3.4 User Interaction & Controls

  • UI Widgets: Time range pickers, filters, multi-selection options, and a user-friendly math expression builder.
  • Data Export: Save selections, operations, and views as YAML configurations.
  • Annotation & Flagging: Mark data points, add notes, and track edits with user roles and permissions.
  • Collaboration & Sharing: Generate permalinks for dataset views and enable real-time collaborative annotation.
  • User Feedback: Progress indicators and error messages.

4. Data Catalog Schema

Each entry in the data catalog refers to a single pandas DataFrame, typically time-indexed. Key attributes:

  • ID: Unique identifier (string)
  • Name: Human-readable name (string)
  • Time Start / End: Time range of the data (datetime)
  • Source: Storage location (CSV, HDF5, etc.) (string)
  • Variable(s): Data columns (list of strings)
  • Geometry: GIS reference (point, line, polygon) (GeoJSON)
  • Metadata: Additional attributes (JSON)
  • Data Provenance: Source, processing steps (JSON)

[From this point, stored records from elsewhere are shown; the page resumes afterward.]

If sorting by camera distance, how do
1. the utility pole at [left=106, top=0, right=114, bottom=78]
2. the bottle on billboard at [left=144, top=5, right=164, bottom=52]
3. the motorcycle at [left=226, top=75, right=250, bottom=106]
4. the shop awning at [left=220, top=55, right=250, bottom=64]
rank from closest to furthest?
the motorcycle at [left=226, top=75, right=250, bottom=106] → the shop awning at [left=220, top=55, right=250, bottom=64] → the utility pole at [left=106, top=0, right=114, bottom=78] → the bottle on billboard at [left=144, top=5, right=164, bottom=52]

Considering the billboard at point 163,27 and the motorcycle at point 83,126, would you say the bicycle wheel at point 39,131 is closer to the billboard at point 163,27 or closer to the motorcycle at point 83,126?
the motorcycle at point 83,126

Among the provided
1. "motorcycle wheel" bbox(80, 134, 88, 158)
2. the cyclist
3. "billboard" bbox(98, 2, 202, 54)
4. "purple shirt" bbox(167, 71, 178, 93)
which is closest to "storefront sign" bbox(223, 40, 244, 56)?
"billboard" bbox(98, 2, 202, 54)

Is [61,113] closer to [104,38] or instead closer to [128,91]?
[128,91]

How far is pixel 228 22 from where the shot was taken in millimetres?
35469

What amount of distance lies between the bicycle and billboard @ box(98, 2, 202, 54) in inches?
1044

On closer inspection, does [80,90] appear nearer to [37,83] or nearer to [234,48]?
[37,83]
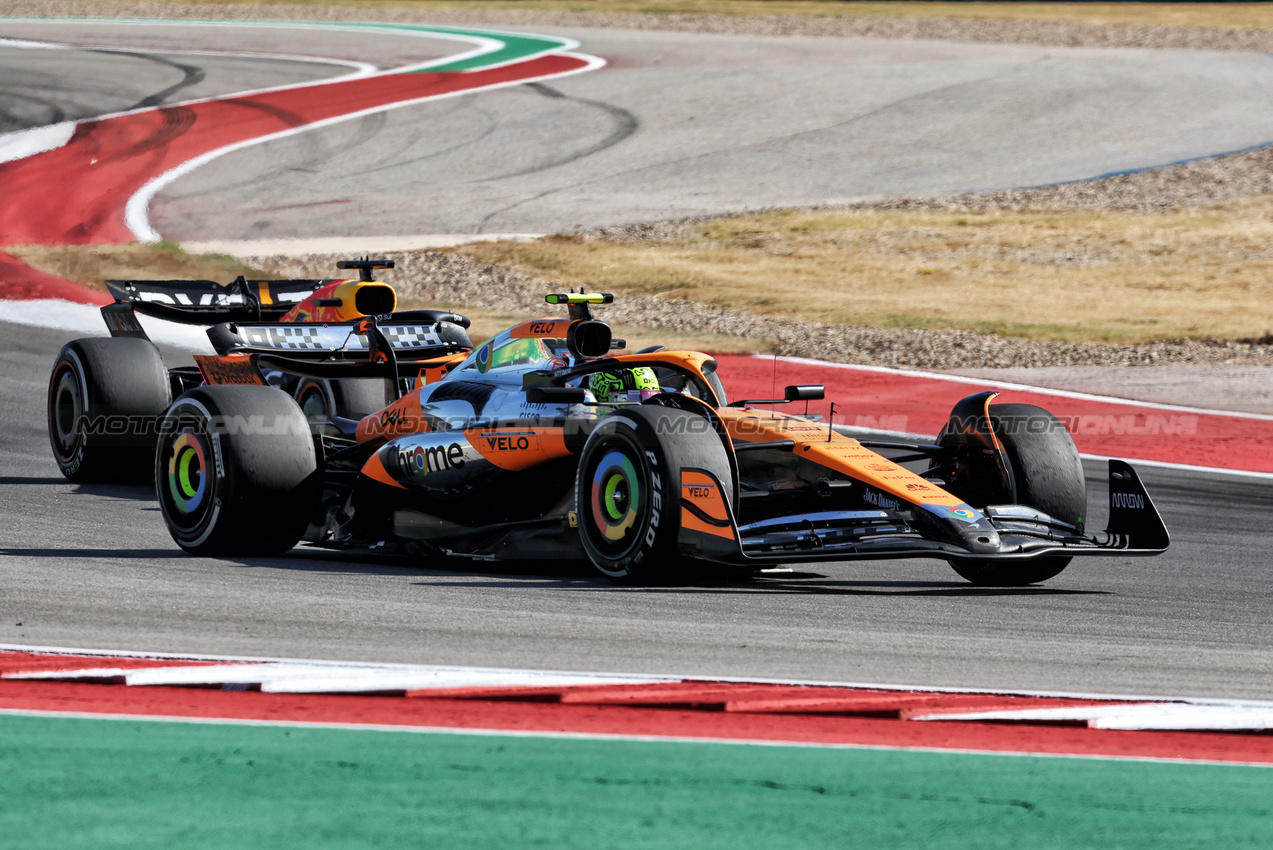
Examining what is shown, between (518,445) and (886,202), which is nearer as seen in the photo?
(518,445)

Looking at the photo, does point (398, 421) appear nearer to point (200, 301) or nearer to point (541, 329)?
point (541, 329)

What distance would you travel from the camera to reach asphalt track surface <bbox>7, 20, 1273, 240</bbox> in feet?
88.3

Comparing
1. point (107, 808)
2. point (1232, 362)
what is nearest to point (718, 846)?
point (107, 808)

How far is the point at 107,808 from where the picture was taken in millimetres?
4043

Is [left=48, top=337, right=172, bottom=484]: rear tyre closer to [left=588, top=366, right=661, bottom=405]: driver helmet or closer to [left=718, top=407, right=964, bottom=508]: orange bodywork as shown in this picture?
[left=588, top=366, right=661, bottom=405]: driver helmet

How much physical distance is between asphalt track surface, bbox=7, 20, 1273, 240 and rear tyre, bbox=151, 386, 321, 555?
16.0 m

5. UI Layout (Panel-Based)

5.1 Sidebar (Filters & Controls)

  • Time Range Selector (pn.widgets.DatetimeRangePicker)
  • Variable & ID Selection (pn.widgets.MultiChoice)
  • Geometry Filter (pn.widgets.Checkbox, pn.widgets.Select)
  • Apply / Reset Filters (pn.widgets.Button)
  • Save / Load Views (pn.widgets.FileInput, pn.widgets.Button)

5.2 Main Panel (Tabbed Layout)

  • 📜 Catalog View:
    • Table Representation (pn.widgets.Tabulator) with filtering, sorting, and search.
    • Metadata Display for dataset attributes.
  • 📈 Time Series View:
    • Interactive Plots (hv.Curve, hv.Scatter)
    • Multi-Selection Support for datasets.
    • Options to visualize missing data and outliers.
  • 🌍 Map View:
    • Geospatial Representation (gv.Points, gv.Polygons)
    • Region-Based Filtering.
  • ⚙️ Operations (Math & Merging):
    • Math Expression Input (pn.widgets.TextAreaInput or visual builder).
    • Apply Transformations (pn.widgets.Button).

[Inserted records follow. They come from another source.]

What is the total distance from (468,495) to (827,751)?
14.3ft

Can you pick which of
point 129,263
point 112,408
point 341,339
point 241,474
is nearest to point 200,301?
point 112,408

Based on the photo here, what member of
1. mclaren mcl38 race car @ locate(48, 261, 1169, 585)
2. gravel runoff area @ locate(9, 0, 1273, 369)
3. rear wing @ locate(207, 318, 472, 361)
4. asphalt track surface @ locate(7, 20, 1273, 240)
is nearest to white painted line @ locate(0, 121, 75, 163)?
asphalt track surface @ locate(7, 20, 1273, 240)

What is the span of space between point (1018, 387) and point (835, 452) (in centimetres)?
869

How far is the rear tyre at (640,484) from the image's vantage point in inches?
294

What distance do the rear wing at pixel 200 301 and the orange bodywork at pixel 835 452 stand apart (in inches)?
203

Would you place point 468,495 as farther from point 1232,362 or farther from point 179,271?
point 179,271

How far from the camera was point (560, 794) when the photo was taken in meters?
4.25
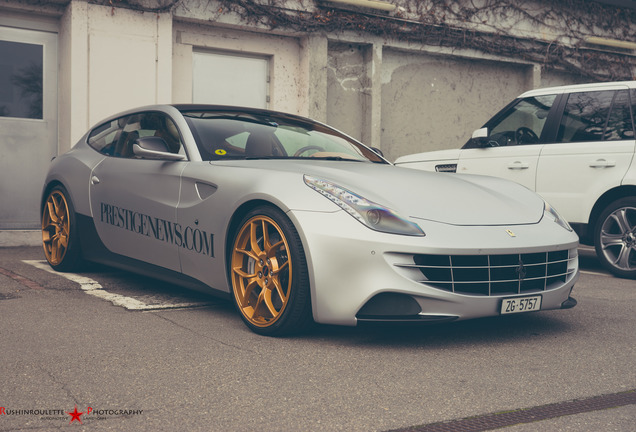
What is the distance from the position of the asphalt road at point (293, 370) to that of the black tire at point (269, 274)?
124mm

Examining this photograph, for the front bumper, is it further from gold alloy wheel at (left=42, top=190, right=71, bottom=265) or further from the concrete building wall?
the concrete building wall

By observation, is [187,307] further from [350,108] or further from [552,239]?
[350,108]

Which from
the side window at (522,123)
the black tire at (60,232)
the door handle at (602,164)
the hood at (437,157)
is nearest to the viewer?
the black tire at (60,232)

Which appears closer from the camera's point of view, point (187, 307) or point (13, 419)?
point (13, 419)

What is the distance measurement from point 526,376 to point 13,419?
2181mm

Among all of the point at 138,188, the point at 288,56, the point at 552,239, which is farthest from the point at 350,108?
the point at 552,239

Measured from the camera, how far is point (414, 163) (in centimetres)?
855

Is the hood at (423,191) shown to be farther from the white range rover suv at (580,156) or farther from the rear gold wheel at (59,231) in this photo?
the white range rover suv at (580,156)

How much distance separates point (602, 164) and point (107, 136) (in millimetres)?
4459

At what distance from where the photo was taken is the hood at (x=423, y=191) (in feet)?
13.5

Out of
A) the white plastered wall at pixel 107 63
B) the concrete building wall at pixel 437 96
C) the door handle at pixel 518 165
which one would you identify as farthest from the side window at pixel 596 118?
the concrete building wall at pixel 437 96

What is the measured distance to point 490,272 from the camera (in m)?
3.98

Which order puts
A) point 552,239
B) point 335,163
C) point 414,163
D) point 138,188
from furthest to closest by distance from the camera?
point 414,163 < point 138,188 < point 335,163 < point 552,239

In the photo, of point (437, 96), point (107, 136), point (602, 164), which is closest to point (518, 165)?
point (602, 164)
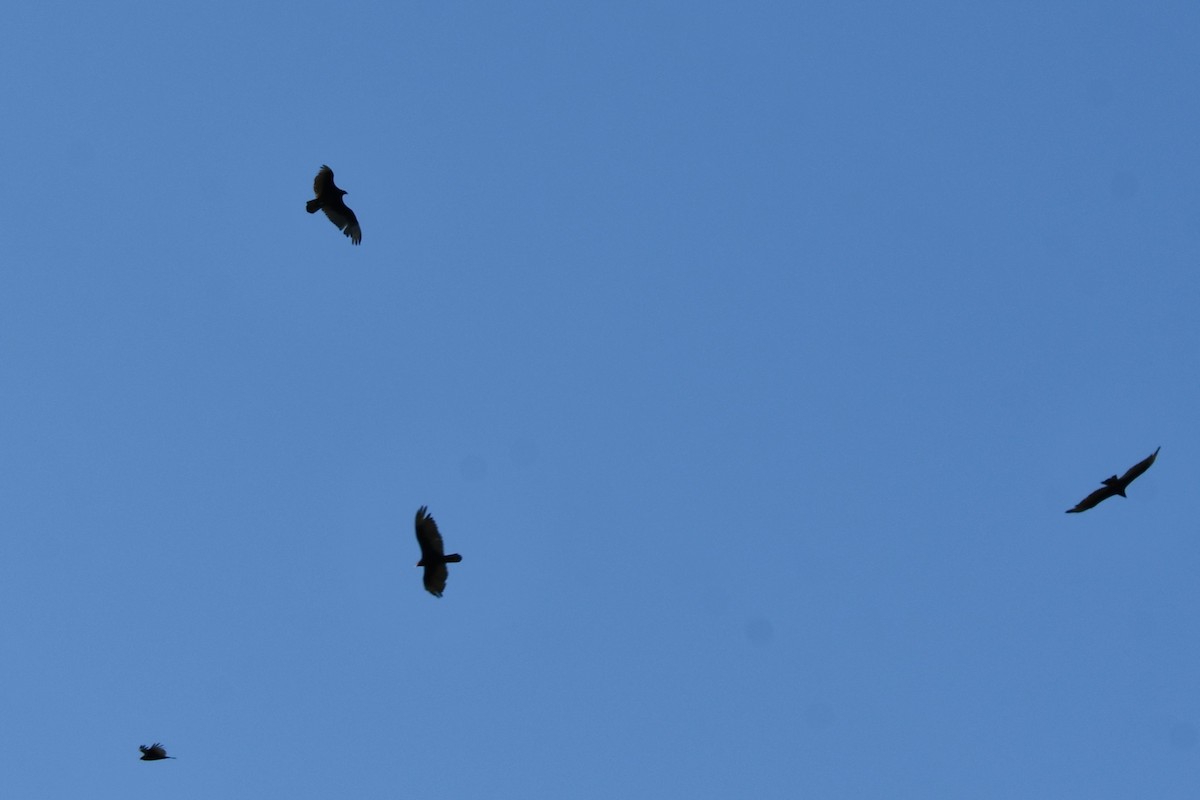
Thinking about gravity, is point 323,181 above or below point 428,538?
above

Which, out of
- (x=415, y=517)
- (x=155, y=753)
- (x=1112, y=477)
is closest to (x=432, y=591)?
(x=415, y=517)

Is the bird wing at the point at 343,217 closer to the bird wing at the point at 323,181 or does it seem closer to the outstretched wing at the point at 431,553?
the bird wing at the point at 323,181

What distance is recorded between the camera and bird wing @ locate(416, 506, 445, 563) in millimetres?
26453

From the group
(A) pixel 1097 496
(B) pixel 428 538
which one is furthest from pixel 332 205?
(A) pixel 1097 496

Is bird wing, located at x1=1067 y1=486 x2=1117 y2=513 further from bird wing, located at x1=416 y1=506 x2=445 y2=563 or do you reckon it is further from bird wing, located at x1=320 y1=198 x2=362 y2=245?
bird wing, located at x1=320 y1=198 x2=362 y2=245

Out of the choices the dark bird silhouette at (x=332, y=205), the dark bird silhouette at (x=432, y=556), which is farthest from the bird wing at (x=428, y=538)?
the dark bird silhouette at (x=332, y=205)

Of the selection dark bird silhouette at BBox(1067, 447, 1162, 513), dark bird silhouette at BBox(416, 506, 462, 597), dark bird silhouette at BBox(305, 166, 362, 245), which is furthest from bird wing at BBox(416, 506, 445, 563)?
dark bird silhouette at BBox(1067, 447, 1162, 513)

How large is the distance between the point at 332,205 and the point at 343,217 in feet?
1.43

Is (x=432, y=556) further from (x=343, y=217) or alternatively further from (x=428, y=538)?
(x=343, y=217)

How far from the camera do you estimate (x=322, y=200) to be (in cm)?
2905

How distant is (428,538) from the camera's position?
26.6 metres

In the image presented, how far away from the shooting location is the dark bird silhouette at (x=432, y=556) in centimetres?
2648

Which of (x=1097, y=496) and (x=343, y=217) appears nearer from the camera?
(x=1097, y=496)

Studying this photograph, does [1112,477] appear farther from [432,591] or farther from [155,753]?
[155,753]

6. Data Processing & Backend

  • FastAPI Services for retrieving and processing data.
  • Catalog Adapters for different storage formats.
  • Safe expression evaluation using a dedicated library.
  • Merging & Concatenation logic to unify datasets.
  • Asynchronous processing for long-running operations.
  • Caching mechanisms for performance improvement.

7. Deployment & Hosting

  • Containerized Deployment on Azure Apps.
  • Azure File Share for persistent data storage.
  • Azure Database for metadata storage.
  • Azure Authentication for secure access.
  • Monitoring & Logging strategies.
  • CI/CD pipelines.

8. Next Steps

  1. Prototype UI Implementation with Panel: (High Priority)
  2. Develop Backend APIs for Data Retrieval & Processing: (High Priority)
  3. Implement Safe Math Expression Evaluation: (High Priority)
  4. Enhance GIS Mapping Capabilities:
  5. Implement Data Quality Checks:
  6. Implement Collaborative Features (annotations, version control):
  7. Implement Asynchronous Processing and Caching:
  8. Setup Monitoring, Logging, and CI/CD:
  9. User Testing and Feedback Collection:

9. Security Considerations

  • Replace eval() with a secure math evaluation library.
  • Implement user authentication and authorization.
  • Secure data storage and transmission.
  • Regular security audits.

10. Scalability

  • Use scalable database solutions for metadata.
  • Implement load balancing for backend services.
  • Optimize data processing and caching.